The RX Series has 3.1 inches more front legroom, 1 inch more front hip room, .5 inches more rear headroom and 1.9 inches more rear hip room than the Blazer.

For enhanced passenger comfort on long trips the RX Series’ rear seats recline. The Blazer’s rear seats don’t recline.

Servicing Ease

J.D. Power and Associates surveys of service recipients show that Lexus service is better than Chevrolet. J.D. Power ranks Lexus third in service department satisfaction. With a 22% lower rating, Chevrolet is ranked 10th.

Ergonomics

The RX Series offers an optional heads-up display that projects speed and other key instrumentation readouts in front of the driver’s line of sight, allowing drivers to view information without diverting their eyes from the road. The Blazer doesn’t offer a heads-up display.

The RX Series’ front and rear power windows all open or close with one touch of the switches, making it more convenient at drive-up windows and toll booths, or when talking with someone outside of the car. The Blazer’s passenger windows don’t close automatically.

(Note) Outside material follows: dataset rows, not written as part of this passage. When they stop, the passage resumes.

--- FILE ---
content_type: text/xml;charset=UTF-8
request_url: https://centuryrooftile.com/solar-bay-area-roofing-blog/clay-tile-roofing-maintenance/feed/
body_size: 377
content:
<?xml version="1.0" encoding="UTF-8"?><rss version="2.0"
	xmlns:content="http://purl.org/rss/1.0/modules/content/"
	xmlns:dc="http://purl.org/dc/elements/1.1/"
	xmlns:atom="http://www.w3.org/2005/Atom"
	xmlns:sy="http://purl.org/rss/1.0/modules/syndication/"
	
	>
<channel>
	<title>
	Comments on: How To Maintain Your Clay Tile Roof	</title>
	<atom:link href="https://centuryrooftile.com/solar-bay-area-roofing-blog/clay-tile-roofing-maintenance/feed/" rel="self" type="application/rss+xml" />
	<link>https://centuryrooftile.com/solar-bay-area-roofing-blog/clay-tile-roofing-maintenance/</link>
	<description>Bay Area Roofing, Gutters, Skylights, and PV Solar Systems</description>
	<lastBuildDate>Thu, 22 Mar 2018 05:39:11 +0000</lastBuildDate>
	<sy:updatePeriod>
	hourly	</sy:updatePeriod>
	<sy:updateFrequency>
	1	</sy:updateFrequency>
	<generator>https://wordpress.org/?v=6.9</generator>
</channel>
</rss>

If the windows are left open on the RX Series the driver can close them all at the outside door handle. On a hot day the driver can lower the windows at the outside door handle or from a distance using the keyless remote. The driver of the Blazer can only close the windows from inside the vehicle, with the ignition on.

The RX Series’ rain-sensitive wipers adjust their speed and turn on and off automatically based on the amount of rainfall on the windshield. This allows the driver to concentrate on driving without constantly adjusting the wipers. The Blazer’s manually variable intermittent wipers have to be constantly adjusted.

In poor weather, headlights can lose their effectiveness as grime builds up on their lenses. This can reduce visibility without the driver realizing. The RX Series offers available headlight washers to keep headlight output high. The Blazer doesn’t offer headlight washers.

To help drivers avoid possible obstacles, the RX Series offers optional cornering lights to illuminate around corners when the turn signals are activated. The Blazer doesn’t offer cornering lights. The RX Series also offers optional adaptive headlights to illuminate around corners automatically by reading vehicle speed and steering wheel angle.

When the RX Series is put in reverse, both rearview mirrors tilt from their original position. This gives the driver a better view of the curb during parallel parking maneuvers. Shifting out of reverse puts the mirrors into their original positions. The Blazer’s mirrors don’t automatically adjust for backing.

Recommendations

Consumer Reports® recommends the Lexus RX Series, based on reliability, safety and performance.